** INFORMATION SHOWN follows **
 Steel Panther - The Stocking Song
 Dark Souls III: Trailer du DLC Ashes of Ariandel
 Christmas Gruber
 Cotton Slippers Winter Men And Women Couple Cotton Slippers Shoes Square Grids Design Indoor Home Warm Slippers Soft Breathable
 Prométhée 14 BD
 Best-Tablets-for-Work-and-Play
** End of INFORMATION SHOWN **
** INFORMATION SHOWN follows **
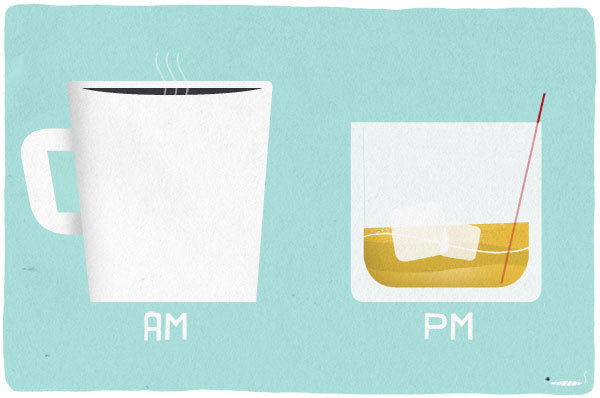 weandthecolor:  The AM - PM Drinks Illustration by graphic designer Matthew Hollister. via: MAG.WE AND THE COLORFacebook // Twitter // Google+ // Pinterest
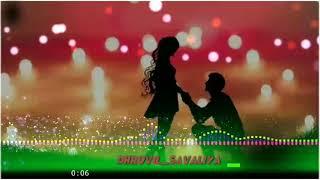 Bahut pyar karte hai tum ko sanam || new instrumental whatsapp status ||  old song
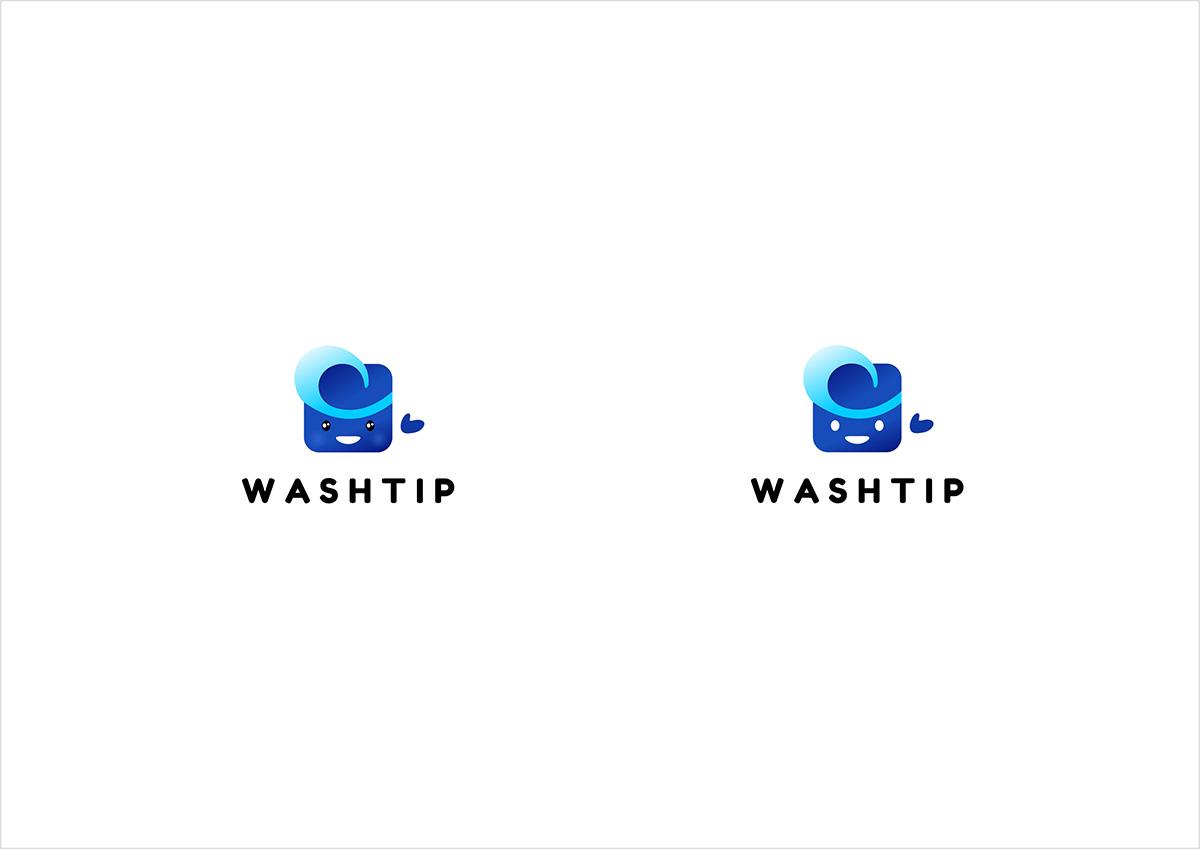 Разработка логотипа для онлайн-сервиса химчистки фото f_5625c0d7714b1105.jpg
** End of INFORMATION SHOWN **
DESCRIPTION OF THE TASK: Please give back exactly the lines of the listing above that run from the one containing "Christmas Gruber" through the one containing "Best-Tablets-for-Work-and-Play", and only those.

RESPONSE TO THIS EXERCISE:
 Christmas Gruber
 Cotton Slippers Winter Men And Women Couple Cotton Slippers Shoes Square Grids Design Indoor Home Warm Slippers Soft Breathable
 Prométhée 14 BD
 Best-Tablets-for-Work-and-Play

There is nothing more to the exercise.